Records of scene-based questions:
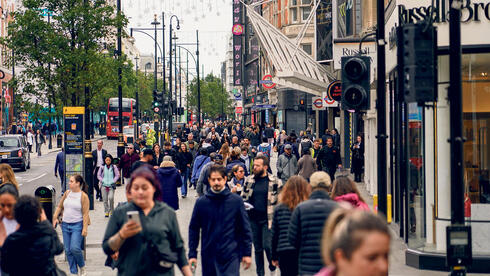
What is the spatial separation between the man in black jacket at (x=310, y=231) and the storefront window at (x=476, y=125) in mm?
5375

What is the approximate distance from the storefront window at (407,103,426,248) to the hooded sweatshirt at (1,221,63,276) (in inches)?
269

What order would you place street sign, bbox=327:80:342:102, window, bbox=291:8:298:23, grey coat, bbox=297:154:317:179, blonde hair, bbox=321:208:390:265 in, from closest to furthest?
1. blonde hair, bbox=321:208:390:265
2. grey coat, bbox=297:154:317:179
3. street sign, bbox=327:80:342:102
4. window, bbox=291:8:298:23

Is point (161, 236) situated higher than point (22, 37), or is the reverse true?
point (22, 37)

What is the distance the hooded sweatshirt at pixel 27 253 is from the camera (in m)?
6.27

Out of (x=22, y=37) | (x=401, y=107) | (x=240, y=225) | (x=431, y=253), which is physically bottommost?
(x=431, y=253)

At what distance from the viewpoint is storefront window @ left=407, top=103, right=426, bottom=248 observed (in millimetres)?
12031

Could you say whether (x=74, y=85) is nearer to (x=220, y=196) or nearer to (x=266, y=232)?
(x=266, y=232)

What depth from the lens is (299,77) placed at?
24.0 metres

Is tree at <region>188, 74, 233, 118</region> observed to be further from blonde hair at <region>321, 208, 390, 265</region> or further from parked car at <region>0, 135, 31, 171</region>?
blonde hair at <region>321, 208, 390, 265</region>

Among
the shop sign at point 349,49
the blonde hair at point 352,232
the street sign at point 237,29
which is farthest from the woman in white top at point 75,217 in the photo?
the street sign at point 237,29

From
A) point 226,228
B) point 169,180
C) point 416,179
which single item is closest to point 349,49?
point 169,180

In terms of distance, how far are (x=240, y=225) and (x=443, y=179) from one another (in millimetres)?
4889

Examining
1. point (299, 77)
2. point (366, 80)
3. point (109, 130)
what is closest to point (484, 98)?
point (366, 80)

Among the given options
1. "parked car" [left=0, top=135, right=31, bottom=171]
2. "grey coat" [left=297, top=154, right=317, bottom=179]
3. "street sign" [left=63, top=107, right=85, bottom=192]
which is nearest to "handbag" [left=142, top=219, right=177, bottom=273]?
"grey coat" [left=297, top=154, right=317, bottom=179]
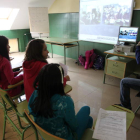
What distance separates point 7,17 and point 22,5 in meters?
1.05

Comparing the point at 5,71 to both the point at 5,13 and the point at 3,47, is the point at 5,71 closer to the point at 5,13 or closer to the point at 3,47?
the point at 3,47

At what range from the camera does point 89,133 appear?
1.12m

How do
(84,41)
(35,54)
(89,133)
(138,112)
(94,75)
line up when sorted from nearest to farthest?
(89,133)
(35,54)
(138,112)
(94,75)
(84,41)

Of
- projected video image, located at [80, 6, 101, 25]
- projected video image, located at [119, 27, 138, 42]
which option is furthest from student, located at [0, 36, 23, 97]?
projected video image, located at [80, 6, 101, 25]

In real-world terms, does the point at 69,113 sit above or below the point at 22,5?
below

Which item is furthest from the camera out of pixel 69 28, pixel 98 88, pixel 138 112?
pixel 69 28

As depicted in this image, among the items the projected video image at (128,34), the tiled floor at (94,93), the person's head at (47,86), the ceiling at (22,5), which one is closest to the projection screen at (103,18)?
the projected video image at (128,34)

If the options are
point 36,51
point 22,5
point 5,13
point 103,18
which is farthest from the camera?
point 5,13

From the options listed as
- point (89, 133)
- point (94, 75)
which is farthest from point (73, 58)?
point (89, 133)

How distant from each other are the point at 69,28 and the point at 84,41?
749 millimetres

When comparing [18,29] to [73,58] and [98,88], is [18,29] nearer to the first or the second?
[73,58]

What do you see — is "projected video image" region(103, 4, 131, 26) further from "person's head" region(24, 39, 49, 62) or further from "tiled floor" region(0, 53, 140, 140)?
"person's head" region(24, 39, 49, 62)

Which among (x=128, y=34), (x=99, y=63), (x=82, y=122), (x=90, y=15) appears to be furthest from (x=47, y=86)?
(x=90, y=15)

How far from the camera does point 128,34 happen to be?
2.78 m
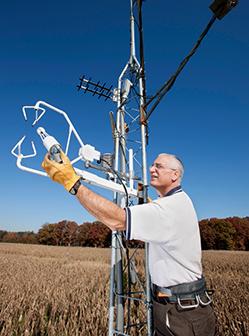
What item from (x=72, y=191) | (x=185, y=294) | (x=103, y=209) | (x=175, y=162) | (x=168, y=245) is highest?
(x=175, y=162)

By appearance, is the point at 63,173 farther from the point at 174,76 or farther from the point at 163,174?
the point at 174,76

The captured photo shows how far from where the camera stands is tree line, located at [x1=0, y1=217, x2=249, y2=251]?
66.6m

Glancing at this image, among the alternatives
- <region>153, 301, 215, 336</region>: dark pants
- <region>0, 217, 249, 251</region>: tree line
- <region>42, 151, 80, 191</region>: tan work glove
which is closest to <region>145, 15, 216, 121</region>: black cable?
<region>42, 151, 80, 191</region>: tan work glove

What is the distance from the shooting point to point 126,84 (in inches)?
197

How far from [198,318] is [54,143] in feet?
6.89

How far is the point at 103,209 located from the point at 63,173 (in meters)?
0.54

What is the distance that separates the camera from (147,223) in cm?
192

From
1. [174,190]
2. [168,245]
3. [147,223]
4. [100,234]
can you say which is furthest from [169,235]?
[100,234]

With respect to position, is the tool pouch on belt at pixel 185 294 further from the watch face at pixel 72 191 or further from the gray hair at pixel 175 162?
the watch face at pixel 72 191

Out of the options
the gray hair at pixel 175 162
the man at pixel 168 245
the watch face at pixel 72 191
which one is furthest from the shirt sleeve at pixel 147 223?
the gray hair at pixel 175 162

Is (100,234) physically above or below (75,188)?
above

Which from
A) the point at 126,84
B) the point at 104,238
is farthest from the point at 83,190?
the point at 104,238

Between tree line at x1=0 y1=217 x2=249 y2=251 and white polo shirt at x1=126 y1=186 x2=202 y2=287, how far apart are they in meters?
59.0

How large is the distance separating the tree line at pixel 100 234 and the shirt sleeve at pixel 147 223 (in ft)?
195
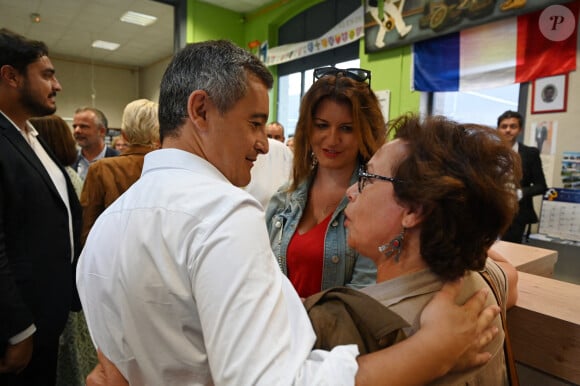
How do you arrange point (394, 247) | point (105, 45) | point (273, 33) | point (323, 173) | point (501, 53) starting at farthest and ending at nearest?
point (105, 45), point (273, 33), point (501, 53), point (323, 173), point (394, 247)

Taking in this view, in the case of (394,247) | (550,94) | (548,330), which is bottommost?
(548,330)

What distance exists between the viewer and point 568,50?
11.3 feet

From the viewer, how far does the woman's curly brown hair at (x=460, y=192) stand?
0.81 m

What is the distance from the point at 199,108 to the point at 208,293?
17.1 inches

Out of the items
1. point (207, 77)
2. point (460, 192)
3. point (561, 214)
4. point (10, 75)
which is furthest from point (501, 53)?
point (10, 75)

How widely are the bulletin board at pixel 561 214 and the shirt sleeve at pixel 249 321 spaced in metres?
3.68

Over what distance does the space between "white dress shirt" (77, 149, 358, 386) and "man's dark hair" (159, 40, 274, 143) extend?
0.16 meters

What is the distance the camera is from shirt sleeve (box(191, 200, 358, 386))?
1.90ft

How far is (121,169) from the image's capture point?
2260 millimetres

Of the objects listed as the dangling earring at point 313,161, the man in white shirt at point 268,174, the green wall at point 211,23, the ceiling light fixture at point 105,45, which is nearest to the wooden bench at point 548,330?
the dangling earring at point 313,161

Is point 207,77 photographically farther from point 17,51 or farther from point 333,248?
point 17,51

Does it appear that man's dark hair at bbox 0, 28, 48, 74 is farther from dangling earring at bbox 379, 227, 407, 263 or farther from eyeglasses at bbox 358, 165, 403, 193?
dangling earring at bbox 379, 227, 407, 263

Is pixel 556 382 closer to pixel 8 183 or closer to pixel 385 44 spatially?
pixel 8 183

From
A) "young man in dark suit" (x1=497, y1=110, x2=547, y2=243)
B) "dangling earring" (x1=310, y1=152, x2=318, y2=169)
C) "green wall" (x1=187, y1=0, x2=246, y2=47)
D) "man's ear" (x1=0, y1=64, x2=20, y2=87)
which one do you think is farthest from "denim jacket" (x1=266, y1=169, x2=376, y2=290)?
"green wall" (x1=187, y1=0, x2=246, y2=47)
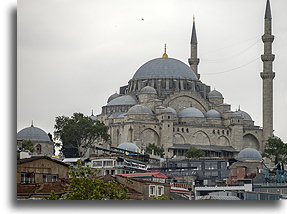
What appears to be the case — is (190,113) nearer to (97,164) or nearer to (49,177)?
(97,164)

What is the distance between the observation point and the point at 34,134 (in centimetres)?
6969

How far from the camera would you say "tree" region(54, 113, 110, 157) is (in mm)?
74125

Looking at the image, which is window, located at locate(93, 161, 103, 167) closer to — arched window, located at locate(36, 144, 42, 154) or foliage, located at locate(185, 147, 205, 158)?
arched window, located at locate(36, 144, 42, 154)

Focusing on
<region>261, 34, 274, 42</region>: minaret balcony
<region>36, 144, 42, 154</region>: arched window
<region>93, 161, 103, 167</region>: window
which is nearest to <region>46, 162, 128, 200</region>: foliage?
<region>93, 161, 103, 167</region>: window

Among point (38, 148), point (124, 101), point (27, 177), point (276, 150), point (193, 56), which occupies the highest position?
point (193, 56)

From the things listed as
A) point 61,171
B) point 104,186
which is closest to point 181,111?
point 61,171

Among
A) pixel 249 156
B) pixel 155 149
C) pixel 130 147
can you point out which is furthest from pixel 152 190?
pixel 155 149

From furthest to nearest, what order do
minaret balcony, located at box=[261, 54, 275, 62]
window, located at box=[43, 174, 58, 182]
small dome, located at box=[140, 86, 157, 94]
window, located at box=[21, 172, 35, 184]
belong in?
small dome, located at box=[140, 86, 157, 94], minaret balcony, located at box=[261, 54, 275, 62], window, located at box=[43, 174, 58, 182], window, located at box=[21, 172, 35, 184]

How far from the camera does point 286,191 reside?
39.5 meters

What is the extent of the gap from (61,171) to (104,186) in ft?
23.4

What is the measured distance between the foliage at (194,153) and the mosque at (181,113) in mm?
3143

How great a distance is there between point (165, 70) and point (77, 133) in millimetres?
17881

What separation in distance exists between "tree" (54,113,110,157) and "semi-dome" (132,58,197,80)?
15.5 meters

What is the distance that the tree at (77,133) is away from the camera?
74.1m
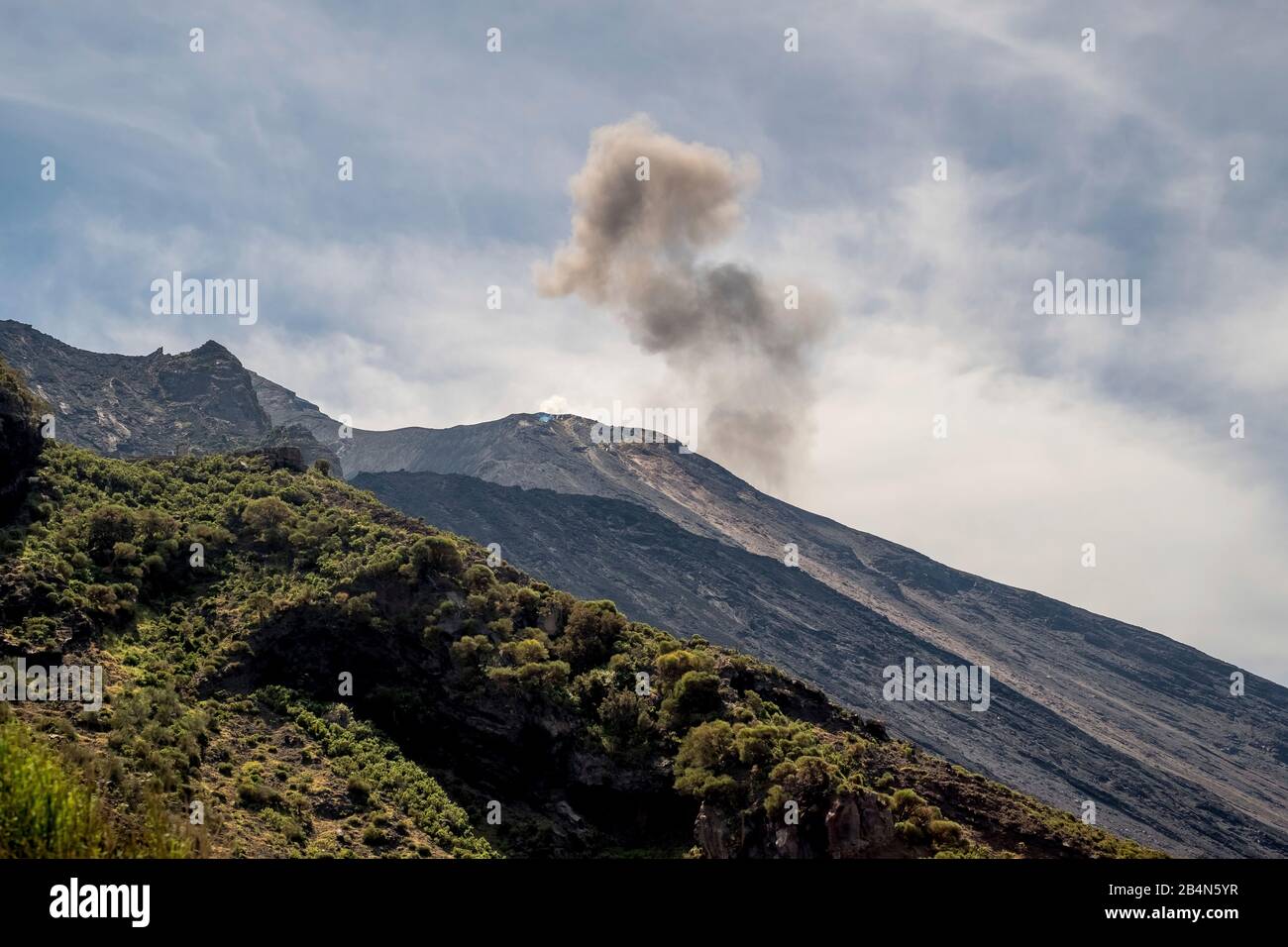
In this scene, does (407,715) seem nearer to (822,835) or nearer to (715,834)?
(715,834)

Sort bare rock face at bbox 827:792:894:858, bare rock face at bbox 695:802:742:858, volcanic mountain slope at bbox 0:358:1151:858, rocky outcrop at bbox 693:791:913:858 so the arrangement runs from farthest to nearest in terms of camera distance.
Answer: bare rock face at bbox 695:802:742:858, volcanic mountain slope at bbox 0:358:1151:858, rocky outcrop at bbox 693:791:913:858, bare rock face at bbox 827:792:894:858

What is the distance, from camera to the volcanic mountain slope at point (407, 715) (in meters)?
51.1

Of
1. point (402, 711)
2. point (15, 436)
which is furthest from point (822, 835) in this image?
point (15, 436)

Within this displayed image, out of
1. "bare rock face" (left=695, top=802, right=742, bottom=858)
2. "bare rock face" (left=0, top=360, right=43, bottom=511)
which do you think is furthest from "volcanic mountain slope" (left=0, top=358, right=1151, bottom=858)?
"bare rock face" (left=0, top=360, right=43, bottom=511)

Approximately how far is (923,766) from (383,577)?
153 ft

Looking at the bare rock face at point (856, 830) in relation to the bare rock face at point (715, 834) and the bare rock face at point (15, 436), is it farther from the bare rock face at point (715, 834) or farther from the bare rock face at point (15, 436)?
the bare rock face at point (15, 436)

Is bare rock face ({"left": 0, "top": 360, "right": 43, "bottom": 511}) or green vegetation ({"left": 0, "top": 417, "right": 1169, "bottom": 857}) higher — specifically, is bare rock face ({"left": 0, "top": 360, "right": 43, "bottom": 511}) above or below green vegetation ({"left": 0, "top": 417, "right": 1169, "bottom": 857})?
above

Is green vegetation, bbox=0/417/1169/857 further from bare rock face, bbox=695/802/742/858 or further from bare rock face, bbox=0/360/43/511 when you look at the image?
bare rock face, bbox=0/360/43/511

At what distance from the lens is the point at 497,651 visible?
72625 millimetres

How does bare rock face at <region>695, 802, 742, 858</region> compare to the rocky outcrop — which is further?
bare rock face at <region>695, 802, 742, 858</region>

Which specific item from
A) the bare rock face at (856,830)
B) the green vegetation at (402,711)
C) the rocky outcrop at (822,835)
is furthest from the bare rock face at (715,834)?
the bare rock face at (856,830)

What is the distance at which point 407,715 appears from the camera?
229 feet

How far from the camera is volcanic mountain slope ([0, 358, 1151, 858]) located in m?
51.1
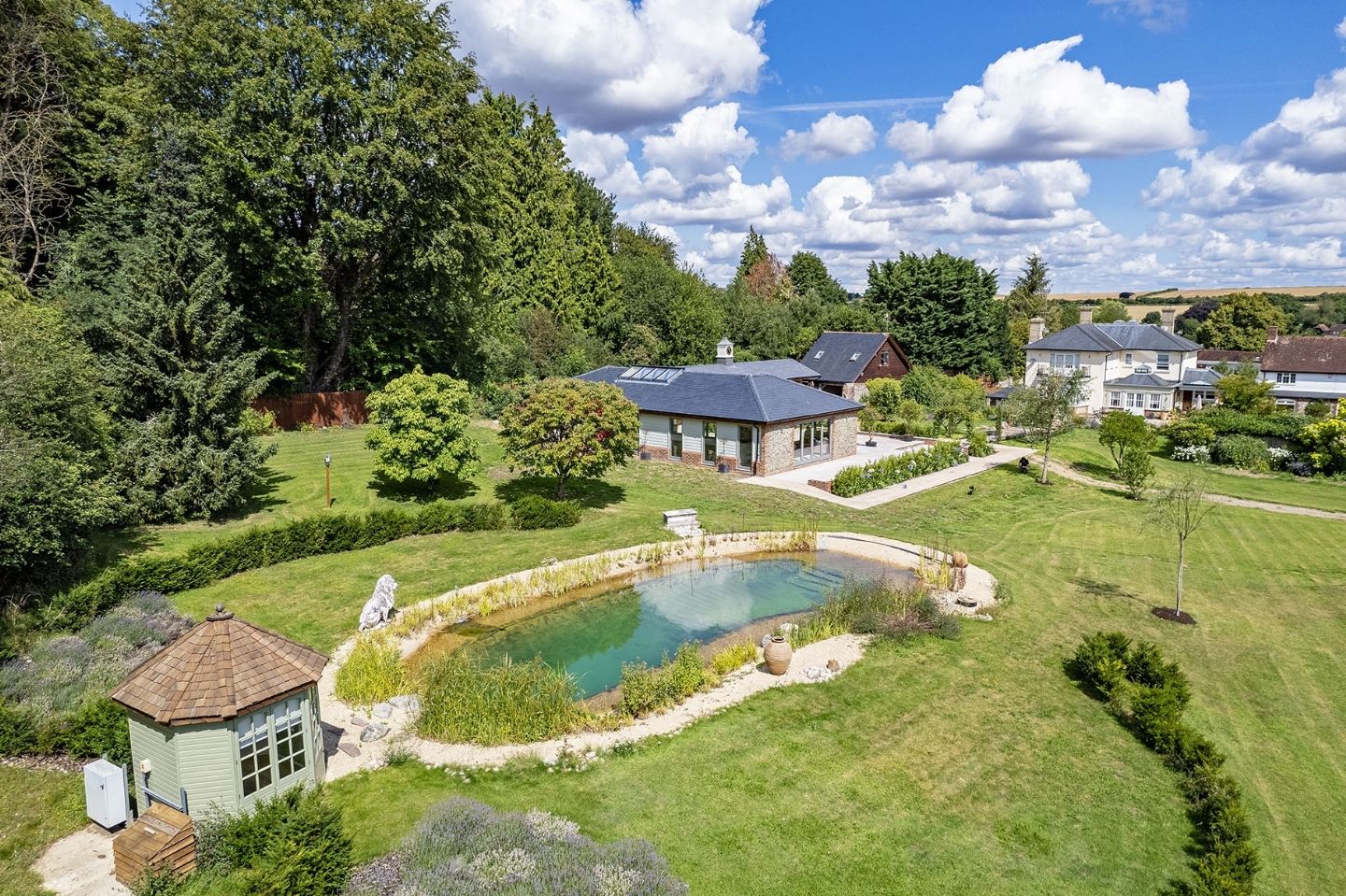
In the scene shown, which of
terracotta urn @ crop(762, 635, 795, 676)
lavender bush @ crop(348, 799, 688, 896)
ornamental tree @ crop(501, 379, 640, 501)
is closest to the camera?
lavender bush @ crop(348, 799, 688, 896)

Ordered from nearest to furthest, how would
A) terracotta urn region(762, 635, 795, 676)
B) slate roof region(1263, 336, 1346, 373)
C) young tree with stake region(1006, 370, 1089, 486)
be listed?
terracotta urn region(762, 635, 795, 676)
young tree with stake region(1006, 370, 1089, 486)
slate roof region(1263, 336, 1346, 373)

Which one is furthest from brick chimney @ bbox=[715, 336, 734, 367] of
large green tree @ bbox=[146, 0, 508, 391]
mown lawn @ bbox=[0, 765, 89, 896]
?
mown lawn @ bbox=[0, 765, 89, 896]

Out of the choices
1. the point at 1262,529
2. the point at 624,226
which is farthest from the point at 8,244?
the point at 624,226

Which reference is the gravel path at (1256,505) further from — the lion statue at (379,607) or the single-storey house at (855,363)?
the lion statue at (379,607)

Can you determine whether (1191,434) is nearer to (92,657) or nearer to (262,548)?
(262,548)

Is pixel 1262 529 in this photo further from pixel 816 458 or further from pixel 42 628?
pixel 42 628

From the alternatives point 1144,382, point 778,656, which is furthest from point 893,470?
point 1144,382

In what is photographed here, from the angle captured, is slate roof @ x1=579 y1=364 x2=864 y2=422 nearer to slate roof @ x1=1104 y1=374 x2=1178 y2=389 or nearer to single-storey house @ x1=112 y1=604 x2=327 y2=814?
single-storey house @ x1=112 y1=604 x2=327 y2=814
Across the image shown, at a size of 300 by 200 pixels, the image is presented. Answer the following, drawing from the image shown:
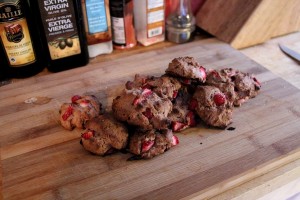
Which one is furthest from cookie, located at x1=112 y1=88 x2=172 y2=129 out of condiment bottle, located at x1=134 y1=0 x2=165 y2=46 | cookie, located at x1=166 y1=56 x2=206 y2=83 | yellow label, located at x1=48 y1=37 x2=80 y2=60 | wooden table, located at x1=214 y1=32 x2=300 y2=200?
condiment bottle, located at x1=134 y1=0 x2=165 y2=46

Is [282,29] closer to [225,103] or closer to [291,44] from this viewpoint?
[291,44]

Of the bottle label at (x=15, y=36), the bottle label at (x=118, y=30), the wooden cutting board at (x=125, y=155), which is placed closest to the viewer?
the wooden cutting board at (x=125, y=155)

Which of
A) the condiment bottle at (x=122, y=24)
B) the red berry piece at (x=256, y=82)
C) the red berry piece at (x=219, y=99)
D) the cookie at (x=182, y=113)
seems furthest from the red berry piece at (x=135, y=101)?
the condiment bottle at (x=122, y=24)

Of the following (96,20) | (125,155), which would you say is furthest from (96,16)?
(125,155)

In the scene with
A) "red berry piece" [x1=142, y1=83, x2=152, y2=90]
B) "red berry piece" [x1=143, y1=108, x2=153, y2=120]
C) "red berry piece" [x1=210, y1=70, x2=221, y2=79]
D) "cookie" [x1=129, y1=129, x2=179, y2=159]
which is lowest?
"cookie" [x1=129, y1=129, x2=179, y2=159]

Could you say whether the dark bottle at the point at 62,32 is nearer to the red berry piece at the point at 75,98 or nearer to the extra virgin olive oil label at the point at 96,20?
the extra virgin olive oil label at the point at 96,20

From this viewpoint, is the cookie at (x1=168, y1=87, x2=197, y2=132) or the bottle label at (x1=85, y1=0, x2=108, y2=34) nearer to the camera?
the cookie at (x1=168, y1=87, x2=197, y2=132)

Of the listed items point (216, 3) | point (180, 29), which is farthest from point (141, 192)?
point (216, 3)

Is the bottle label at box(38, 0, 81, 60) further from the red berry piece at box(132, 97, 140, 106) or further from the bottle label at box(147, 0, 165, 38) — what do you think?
the red berry piece at box(132, 97, 140, 106)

# [Task details]
Reproduce, word for word, the part of the rows that opens with the line containing "Between tree line" and closes with the line containing "point (105, 45), point", including both of those lines. Leave the pictures out of your answer.

# [Result below]
Between tree line at x1=0 y1=217 x2=249 y2=251 and white polo shirt at x1=126 y1=186 x2=202 y2=287, how far apart are they in meters?
59.0

How large is the distance separating the tree line at pixel 100 234 and the shirt sleeve at pixel 147 223 (in ft)?
195
How do you arrange point (394, 247) | point (105, 45) | point (273, 33) | point (323, 173) | point (501, 53) starting at farthest and ending at nearest?
point (105, 45), point (273, 33), point (501, 53), point (323, 173), point (394, 247)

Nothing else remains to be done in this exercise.